### Short problem 1
In the post on negative prompts in stable diffusion:
(a) What is the first input_text in the intuition example?
(b) What is the second input, input_text2, set to?
(c) Which model name is passed to from_pretrained in the code?
### Short problem 2
Carry on the post about negative prompts in stable diffusion, picking up right after its final line.

### Reading passage
---

In this post we will see how negative prompt work in stable diffusion.
Intuition is lets say input_text = "man in blue dress"
and this generates a output latent p1. Now one more input called input_text2 = "blue"
and this generates a output latent p2. Now at a high level p1-p2
–> an image of man in not blue colour.
Also similar to what we saw in Components of Stable diffusion blog. We used to generate 2 outputs, one aligned with text and one creative. We used to combine by a logic to get the final output.
In the Introduction Blog we saw the below code snippet, which generates images from the text.
pipe2 = StableDiffusionPipeline.from_pretrained("CompVis/stable-diffusion-v1-4", revision="fp16", torch_dtype=torch.float16).to("cuda")
prompt = "a photograph of an astronaut riding a horse"

---

### Extracted information
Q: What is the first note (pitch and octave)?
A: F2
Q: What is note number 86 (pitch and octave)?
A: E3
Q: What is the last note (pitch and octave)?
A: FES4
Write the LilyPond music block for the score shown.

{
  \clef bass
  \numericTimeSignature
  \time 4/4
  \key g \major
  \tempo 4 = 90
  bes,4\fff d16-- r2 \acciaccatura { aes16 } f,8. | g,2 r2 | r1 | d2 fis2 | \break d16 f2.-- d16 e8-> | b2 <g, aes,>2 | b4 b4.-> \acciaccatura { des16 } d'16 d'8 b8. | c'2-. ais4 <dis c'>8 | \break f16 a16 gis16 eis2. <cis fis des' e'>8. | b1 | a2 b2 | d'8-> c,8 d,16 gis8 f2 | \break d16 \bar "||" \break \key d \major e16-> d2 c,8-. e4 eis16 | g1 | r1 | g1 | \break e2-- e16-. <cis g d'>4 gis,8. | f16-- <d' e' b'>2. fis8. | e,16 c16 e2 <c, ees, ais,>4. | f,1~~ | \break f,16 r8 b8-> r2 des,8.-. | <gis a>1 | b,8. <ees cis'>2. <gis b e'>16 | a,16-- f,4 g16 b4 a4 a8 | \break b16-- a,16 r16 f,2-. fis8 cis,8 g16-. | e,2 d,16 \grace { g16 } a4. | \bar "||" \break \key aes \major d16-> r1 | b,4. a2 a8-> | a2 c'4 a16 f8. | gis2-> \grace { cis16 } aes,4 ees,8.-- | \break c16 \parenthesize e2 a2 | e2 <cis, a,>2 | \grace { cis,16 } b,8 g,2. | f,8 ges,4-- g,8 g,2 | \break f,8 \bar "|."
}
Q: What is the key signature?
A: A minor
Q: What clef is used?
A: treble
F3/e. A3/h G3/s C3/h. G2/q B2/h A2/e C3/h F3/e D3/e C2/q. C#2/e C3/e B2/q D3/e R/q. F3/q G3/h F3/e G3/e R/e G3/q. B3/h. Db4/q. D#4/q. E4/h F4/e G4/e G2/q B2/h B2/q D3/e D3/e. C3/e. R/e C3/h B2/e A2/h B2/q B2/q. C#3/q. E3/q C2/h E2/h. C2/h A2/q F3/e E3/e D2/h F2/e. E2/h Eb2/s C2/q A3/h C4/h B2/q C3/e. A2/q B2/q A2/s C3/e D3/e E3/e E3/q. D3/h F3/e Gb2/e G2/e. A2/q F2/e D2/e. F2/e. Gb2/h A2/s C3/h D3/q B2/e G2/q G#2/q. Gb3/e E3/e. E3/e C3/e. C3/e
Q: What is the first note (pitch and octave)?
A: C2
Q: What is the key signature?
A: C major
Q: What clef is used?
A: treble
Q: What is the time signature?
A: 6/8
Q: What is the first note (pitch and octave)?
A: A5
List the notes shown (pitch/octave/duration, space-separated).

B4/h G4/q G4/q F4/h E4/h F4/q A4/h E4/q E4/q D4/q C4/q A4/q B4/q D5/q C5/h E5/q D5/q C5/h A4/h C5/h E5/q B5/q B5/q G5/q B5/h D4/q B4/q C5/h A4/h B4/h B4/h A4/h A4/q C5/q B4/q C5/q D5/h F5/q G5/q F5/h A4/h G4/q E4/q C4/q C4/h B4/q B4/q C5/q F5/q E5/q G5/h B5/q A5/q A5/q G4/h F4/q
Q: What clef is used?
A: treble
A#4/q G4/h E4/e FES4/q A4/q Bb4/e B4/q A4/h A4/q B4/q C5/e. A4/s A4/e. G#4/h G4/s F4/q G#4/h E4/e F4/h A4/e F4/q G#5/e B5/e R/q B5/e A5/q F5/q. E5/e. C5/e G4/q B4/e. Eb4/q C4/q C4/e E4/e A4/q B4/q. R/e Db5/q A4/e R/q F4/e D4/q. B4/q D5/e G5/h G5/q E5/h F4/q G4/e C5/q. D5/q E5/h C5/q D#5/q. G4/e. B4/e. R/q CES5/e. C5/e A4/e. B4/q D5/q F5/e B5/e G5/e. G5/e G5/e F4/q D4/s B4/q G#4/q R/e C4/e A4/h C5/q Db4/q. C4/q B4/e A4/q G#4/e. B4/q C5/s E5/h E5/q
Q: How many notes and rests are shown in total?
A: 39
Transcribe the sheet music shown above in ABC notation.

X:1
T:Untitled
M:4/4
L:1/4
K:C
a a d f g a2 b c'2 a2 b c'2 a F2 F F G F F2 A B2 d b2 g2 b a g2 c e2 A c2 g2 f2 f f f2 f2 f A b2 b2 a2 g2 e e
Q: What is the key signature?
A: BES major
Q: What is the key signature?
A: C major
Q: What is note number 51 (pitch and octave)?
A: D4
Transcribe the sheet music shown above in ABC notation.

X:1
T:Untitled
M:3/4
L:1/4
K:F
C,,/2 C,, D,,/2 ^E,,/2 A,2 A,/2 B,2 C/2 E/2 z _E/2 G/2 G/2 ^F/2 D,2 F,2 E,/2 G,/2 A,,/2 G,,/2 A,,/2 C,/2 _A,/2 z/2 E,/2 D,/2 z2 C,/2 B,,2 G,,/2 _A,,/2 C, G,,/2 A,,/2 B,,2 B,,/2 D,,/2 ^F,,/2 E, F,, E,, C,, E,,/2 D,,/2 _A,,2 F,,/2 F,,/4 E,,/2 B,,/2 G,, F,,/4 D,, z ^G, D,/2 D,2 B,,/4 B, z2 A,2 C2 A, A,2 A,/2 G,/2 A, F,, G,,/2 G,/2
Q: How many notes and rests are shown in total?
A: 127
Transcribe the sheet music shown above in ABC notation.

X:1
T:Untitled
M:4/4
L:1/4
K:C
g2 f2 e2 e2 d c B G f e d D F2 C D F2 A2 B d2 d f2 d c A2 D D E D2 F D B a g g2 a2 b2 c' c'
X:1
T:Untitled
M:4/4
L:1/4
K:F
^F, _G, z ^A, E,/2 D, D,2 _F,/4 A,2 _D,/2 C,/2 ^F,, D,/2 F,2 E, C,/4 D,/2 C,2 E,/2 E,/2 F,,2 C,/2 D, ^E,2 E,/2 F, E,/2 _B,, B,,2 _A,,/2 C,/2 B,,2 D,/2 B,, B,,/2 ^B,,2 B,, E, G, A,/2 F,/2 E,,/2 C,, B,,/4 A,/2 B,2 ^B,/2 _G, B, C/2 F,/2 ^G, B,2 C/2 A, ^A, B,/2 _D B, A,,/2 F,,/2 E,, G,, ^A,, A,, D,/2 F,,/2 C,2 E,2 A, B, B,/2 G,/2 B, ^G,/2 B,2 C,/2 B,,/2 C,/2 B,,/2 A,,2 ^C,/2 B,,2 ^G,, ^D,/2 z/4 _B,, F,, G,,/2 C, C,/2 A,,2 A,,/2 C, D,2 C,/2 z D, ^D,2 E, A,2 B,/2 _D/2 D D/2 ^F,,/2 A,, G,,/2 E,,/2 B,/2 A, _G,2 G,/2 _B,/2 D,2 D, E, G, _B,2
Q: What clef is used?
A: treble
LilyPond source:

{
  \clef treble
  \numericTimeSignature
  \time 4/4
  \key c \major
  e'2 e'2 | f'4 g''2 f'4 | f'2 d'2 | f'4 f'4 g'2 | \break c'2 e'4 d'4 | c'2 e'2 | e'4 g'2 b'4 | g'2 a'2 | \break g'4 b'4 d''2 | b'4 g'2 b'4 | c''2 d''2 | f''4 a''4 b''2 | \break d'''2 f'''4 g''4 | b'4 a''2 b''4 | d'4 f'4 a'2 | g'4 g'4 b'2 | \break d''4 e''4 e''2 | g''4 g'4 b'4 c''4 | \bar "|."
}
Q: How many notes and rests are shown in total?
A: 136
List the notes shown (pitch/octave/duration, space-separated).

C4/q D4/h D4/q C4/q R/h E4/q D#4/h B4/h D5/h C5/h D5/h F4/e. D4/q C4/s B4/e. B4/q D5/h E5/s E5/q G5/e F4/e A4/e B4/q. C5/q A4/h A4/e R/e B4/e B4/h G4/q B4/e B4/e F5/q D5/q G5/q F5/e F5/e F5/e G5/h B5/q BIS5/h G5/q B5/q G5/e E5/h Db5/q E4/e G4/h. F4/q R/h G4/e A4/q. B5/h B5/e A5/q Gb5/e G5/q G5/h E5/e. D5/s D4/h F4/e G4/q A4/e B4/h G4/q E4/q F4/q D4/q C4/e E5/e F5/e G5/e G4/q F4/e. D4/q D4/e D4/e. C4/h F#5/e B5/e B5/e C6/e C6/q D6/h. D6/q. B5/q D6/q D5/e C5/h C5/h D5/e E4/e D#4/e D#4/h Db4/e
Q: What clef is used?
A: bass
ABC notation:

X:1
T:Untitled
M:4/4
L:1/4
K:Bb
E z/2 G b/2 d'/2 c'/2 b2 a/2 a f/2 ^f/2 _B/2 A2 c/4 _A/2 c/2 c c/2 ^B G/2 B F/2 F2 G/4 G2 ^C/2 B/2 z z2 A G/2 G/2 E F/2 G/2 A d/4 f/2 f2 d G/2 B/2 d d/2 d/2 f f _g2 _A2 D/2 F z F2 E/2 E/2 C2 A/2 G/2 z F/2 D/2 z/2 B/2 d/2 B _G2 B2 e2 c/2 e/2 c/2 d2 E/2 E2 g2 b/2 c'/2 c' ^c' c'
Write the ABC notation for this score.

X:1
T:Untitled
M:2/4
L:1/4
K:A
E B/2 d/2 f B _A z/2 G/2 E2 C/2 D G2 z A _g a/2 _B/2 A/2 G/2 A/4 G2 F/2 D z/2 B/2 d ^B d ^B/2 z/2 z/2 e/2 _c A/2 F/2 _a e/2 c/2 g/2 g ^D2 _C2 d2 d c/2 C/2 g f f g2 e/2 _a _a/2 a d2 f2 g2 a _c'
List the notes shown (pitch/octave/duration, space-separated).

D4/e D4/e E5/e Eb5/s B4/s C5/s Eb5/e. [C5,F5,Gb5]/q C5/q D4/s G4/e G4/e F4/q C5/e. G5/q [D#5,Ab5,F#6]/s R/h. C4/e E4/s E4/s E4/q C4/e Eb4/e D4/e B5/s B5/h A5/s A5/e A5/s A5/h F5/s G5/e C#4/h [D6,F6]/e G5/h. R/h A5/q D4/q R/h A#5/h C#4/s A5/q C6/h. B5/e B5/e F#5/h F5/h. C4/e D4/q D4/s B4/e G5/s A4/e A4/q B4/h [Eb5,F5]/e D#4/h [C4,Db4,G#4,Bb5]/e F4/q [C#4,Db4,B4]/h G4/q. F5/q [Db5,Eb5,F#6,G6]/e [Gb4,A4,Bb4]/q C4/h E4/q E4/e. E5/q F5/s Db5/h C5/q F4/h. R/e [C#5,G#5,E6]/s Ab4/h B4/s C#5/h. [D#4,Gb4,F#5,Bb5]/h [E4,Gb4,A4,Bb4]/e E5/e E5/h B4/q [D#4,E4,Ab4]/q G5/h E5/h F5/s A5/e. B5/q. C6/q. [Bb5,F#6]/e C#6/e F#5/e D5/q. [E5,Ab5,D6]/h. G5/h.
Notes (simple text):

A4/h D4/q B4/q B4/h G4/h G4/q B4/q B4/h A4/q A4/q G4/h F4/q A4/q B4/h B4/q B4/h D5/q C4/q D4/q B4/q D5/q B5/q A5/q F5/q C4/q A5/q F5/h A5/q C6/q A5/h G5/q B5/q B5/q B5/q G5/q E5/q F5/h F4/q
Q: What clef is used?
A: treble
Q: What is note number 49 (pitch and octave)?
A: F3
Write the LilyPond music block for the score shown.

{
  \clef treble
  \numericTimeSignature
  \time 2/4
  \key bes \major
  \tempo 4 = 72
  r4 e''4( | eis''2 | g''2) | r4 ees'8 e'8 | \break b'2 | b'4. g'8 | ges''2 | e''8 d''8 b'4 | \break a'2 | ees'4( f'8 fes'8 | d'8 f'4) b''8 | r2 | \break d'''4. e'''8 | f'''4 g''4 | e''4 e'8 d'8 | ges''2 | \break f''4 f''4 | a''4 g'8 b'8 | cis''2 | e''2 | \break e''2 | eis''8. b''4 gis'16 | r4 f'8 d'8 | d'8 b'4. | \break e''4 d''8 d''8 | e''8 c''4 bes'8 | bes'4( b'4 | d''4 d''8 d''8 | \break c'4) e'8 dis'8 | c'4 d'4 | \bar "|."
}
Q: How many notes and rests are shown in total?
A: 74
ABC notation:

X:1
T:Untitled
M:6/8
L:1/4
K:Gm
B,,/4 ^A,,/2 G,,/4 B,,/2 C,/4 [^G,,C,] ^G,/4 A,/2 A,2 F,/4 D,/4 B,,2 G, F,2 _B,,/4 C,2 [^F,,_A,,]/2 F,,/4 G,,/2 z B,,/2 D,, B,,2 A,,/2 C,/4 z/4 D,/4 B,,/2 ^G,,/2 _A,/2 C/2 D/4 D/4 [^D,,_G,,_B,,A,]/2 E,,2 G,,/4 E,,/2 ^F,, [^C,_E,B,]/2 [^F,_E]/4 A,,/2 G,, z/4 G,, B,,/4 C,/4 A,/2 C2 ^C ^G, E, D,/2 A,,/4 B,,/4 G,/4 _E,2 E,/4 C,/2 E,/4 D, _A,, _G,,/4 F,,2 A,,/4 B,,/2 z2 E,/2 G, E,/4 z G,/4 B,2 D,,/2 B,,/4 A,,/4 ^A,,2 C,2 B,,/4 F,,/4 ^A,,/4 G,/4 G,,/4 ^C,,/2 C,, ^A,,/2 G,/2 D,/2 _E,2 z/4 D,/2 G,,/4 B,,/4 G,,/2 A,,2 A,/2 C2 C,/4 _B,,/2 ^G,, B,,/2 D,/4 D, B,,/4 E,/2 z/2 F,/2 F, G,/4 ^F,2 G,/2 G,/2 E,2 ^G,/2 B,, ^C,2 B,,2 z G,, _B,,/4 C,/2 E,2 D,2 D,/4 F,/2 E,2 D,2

---

### Written answer 1
(a) "man in blue dress"
(b) "blue"
(c) "CompVis/stable-diffusion-v1-4"

### Written answer 2
pipe2(prompt).images[0]
The above pipe2
along with prompt also accept a param called negative_prompt.
Lets see some examples and see how good these works.
torch.manual_seed(1000)
prompt = "man riding blue bike with red dress"
pipe2(prompt).images[0]
Now lets change the color of bike with negative prompt blue
.
torch.manual_seed(1000)
pipe2(prompt, negative_prompt="blue").images[0]
As you can see both blue bike and blue pant has been changed.
Lets change the shirt color using negative prompt red
.
Let change from riding to something else using negative prompt riding
.
Now lets change the vehicle using negative prompt cycle
.
Now lets change the vehicle and the colour also using negative prompt blue cycle
.
Lets give completely opposite of what input prompt given and we will see what the output looks like. negative prompt man riding blue bike
.
As we can see p1 = man riding blue bike with red dress
and negative prompt man riding blue bike
. Yielded girl in red dress.
How this works?
We saw in Previous post a method for generating good image using guidance_scale.
The equation was :
final_prediction = creative_predection + guidance_scale * predection_based_on_text
Now lets add negative_prompt to this equation.
final_prediction = creative_predection + guidance_scale * (predection_based_on_text - predection_based_on_negative_text)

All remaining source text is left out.